I honestly couldn't tell you the last time I read and understood a TOS agreement. I'll admit that I'm actually guilty of just pressing "I agree" without reading any of the information. I do remember, however, when I was younger and wanted to play Neopets. In order for me to access the entire site, I had to print out a TOS form for my mom to read, sign, and then either mail or fax to Neopets. That's probably the only time I've ever actually spent more than a few seconds on a TOS page.

I really don't see how a kid would understand the TOS of any site, let alone one from myuville, as Susan suggests. Even if a kid did understand everything they were potentially agreeing to, I doubt any child would have the attention span to read the whole document. Why would they want to waste time reading this boring bunch of text when they could be playing.

I don't really know how I feel about the ownership issue. Part of me feels like I should have a right to claim my own property, but at the same time I understand that these companies need to make their money some way. As for kids, it's just wrong to take advantage of them to this extent. I don't see a problem with learning from what they enjoy playing, but owning all of their online content seems like overkill to me.

I do think that a TOS contract would hold up in court. All the company needs to say is, "well you agreed to it, didn't you?" Whose fault is it if you didn't read all of the terms of agreement before clicking that little button? Sure it might seem unfair, but this isn't the first time a company found a way to exploit its potential consumers.

Although it might seem wrong for marketers to target children, they're really smart in doing so. It becomes a problem, however, when the kids do not need to hit "accept" or "agree" when they visit a website, because they and their parents have no clue that their innocent game play is being used by large companies. 


After reading this article, I'm not sure I'll ever look at the online gaming community the same again.

5 Comments

Jeremy Barrick said:

Children don't take the time to read the documents. They just want to endulge in whatever medium they are using. Like I said in my blog, I didn't read a TOS document, and paid the ultimate price. That's what they are there for. A company has to protect itself from the public however possible.

Beth Anne Swartzwelder said:

I thought that the TOS agreement for Neopets that you mentioned was particularly interesting. I haven't heard of one that you have to print out and mail in. I guess that forced your parents to take a closer look at it? I guess that no sites do this because it takes too much time to get their gamers in and playing.

Susan Carmichael said:

Thank you for sharing your Neopets experience. My question is did you mom actually read the contract herself before signing or did she just sign it because you asked? I agree that adult TOS contracts might hold up in court, but I do not think that they should for children under a certain age. There is just no way that they can fully comprehend all of the information presented in the TOS contract.

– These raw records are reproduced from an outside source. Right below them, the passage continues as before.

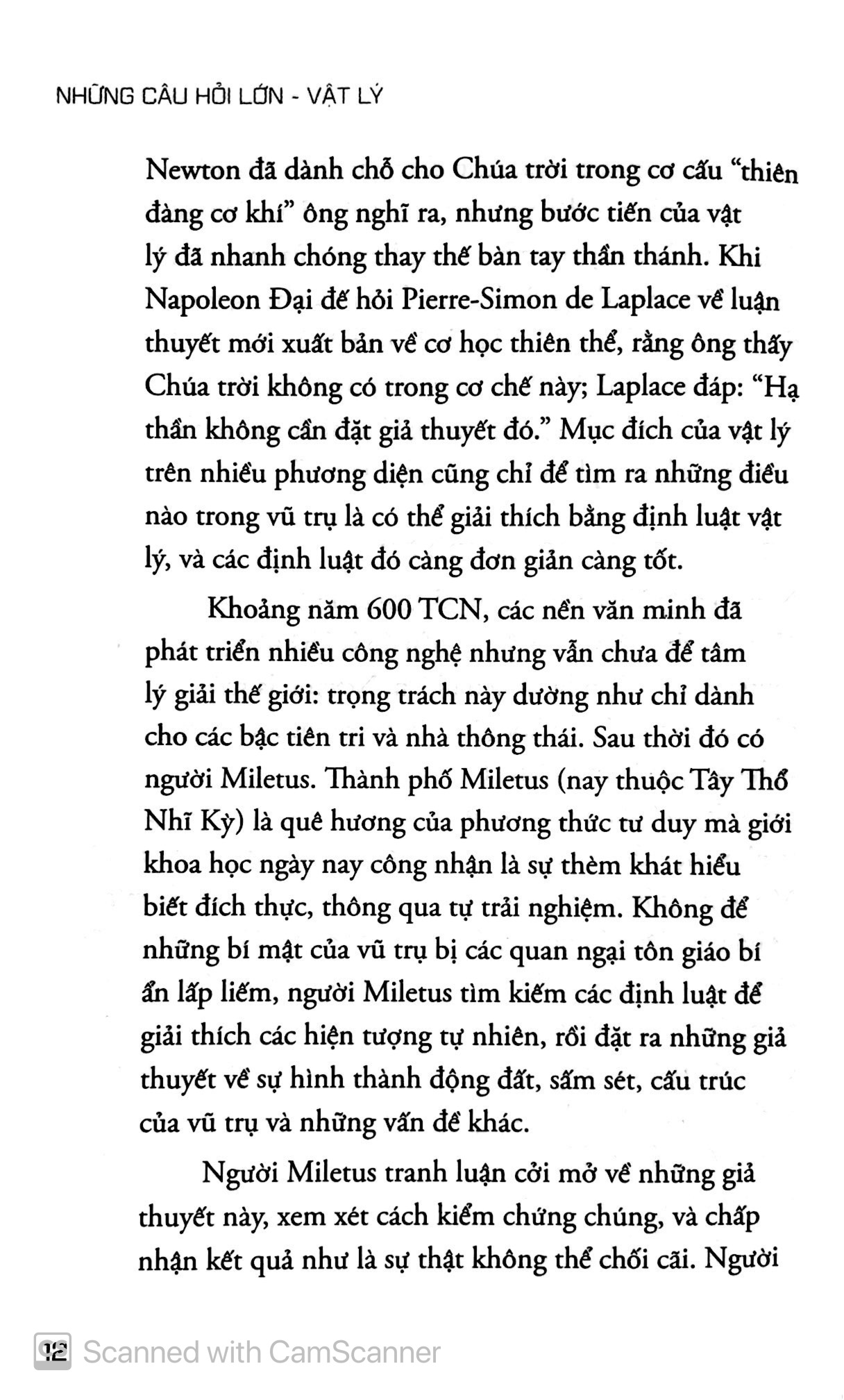 NHỮNG CÂU HỎI LỚN - VẬT LÝ

Newton đã dành chỗ cho Chúa trời trong cơ cấu "thiên đàng cơ khí" ông nghĩ ra, nhưng bước tiến của vật lý đã nhanh chóng thay thế bàn tay thần thánh. Khi Napoleon Đại đế hỏi Pierre-Simon de Laplace về luận thuyết mới xuất bản về cơ học thiên thể, rằng ông thấy Chúa trời không có trong cơ chế này; Laplace đáp: "Hạ thần không cần đặt giả thuyết đó." Mục đích của vật lý trên nhiều phương diện cũng chỉ để tìm ra những điều nào trong vũ trụ là có thể giải thích bằng định luật vật lý, và các định luật đó càng đơn giản càng tốt.

Khoảng năm 600 TCN, các nền văn minh đã phát triển nhiều công nghệ nhưng vẫn chưa để tâm lý giải thế giới: trọng trách này dường như chỉ dành cho các bậc tiên tri và nhà thông thái. Sau thời đó có người Miletus. Thành phố Miletus (nay thuộc Tây Thổ Nhĩ Kỳ) là quê hương của phương thức tư duy mà giới khoa học ngày nay công nhận là sự thèm khát hiểu biết đích thực, thông qua tự trải nghiệm. Không để những bí mật của vũ trụ bị các quan ngại tôn giáo bí ẩn lấp liếm, người Miletus tìm kiếm các định luật để giải thích các hiện tượng tự nhiên, rồi đặt ra những giả thuyết về sự hình thành động đất, sấm sét, cấu trúc của vũ trụ và những vấn đề khác.

Người Miletus tranh luận cởi mở về những giả thuyết này, xem xét cách kiểm chứng chúng, và chấp nhận kết quả như là sự thật không thể chối cãi. Người

12

Scanned with CamScanner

Jessie Author Profile Page said:

The thing about the Neopets site was, you could still do a lot of stuff on the website without the parental consent form signed. You could still play games and interact with your pets and the shops and stuff, but if you signed that form you had a lot more possibilities in the Neopets world.
To answer your question Susan, I'm not sure if my mom did read the contract. She did ask me what it was for, because she's always been really strict about internet privacy--I didn't even have a Facebook until after I turned 18--so I'm sure she at least looked over it to make sure it was safe. I'm pretty sure the form asked for your address too, but I never got anything in the mail from Neopets so I don't think they really used it for anything.

Susan Carmichael said:

Jessie, I had to laugh about your comment that you didn't even have a Facebook account until after you turned 18 because Facebook was not around when I was 18! How sad is that? Anyways, I think that your mom was great in limiting your internet use. More parents should exhibit that responsibility. You mentioned that the form probably asked for an address; I bet that they used your information for marketing research. In return, you obtained access to more gaming online but nothing through the mail.